Indeed, just as Elmer Norman improved corporate behavior with his lawsuit, reductions in jury verdicts often have the opposite effect. Last December, a Texas court reduced the $32 million award in Melinda Ballard’s bad-faith case against Farmers Insurance Group to $4 million. Ballard says insurance companies then started calling policyholders across the state and retracting offers to pay claims, saying, “Sue us.” Ballard, who has formed a nonprofit group, Policyholders of America, to lobby for insurance reform, says, “[Insurance companies’] whole purpose in life is to avoid paying legitimate claims… They want to be bad out on the playground and not get spanked.”

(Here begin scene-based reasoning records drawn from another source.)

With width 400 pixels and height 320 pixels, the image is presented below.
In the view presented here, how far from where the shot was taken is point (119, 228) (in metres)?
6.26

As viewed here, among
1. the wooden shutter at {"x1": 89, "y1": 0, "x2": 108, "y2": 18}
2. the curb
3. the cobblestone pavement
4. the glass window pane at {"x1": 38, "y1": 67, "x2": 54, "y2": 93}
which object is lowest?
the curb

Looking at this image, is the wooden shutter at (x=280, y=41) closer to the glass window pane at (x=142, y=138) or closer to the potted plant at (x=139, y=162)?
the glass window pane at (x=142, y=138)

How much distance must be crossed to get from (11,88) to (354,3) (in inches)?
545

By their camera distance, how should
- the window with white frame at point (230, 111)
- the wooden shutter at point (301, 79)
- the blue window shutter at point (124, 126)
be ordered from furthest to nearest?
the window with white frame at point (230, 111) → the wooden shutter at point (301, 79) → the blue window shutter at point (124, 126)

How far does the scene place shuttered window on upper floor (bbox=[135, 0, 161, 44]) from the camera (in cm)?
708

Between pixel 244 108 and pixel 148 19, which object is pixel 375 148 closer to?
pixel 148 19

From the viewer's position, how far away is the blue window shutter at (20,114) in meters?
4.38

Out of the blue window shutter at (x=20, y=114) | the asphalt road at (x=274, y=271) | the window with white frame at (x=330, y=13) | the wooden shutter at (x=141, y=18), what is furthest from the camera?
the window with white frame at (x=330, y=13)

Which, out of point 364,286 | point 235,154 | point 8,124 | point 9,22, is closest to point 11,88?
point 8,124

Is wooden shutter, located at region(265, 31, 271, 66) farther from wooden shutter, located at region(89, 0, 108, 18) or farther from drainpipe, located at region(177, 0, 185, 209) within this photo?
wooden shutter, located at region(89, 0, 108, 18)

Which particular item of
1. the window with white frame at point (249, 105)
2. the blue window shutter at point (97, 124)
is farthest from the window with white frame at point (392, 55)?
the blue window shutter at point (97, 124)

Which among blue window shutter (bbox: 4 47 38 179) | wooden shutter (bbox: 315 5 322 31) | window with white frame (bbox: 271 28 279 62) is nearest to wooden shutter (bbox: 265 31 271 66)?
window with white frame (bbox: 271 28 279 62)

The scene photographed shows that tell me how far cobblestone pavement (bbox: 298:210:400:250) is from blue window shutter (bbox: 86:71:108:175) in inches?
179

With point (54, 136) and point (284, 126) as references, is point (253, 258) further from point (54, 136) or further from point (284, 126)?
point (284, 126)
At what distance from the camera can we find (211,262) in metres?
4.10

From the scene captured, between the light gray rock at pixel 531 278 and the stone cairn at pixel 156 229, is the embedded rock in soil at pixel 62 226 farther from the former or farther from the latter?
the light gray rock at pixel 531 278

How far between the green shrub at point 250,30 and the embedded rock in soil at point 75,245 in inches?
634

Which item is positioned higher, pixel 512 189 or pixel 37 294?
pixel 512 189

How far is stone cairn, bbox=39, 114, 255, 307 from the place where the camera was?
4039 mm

The Supreme Court also ruled in the State Farm case that out-of-state evidence such as that introduced by Campbell should be banned in future trials. And yet only the states are vested with the power to regulate the billion-dollar national industry. Even though companies such as State Farm engage in interstate commerce, Congress exempted them from federal regulation in 1945 in the McCarran-Ferguson Act. The industry is exempt from antitrust regulation and oversight by the Federal Trade Commission, too.

Lawsuits such as Campbell’s — and the threat of large punitive damage awards — are often the only recourse consumers have, not only to learn about insurance companies’ business practices but also to prevent insurance companies from abusing them with abandon. That’s why the industry wants to get the bad-faith laws off the books and put the trial lawyers who represent little guys like Elmer Norman out of business. By removing the big stick of punitive damages, the Supreme Court just helped them get a little closer to that goal.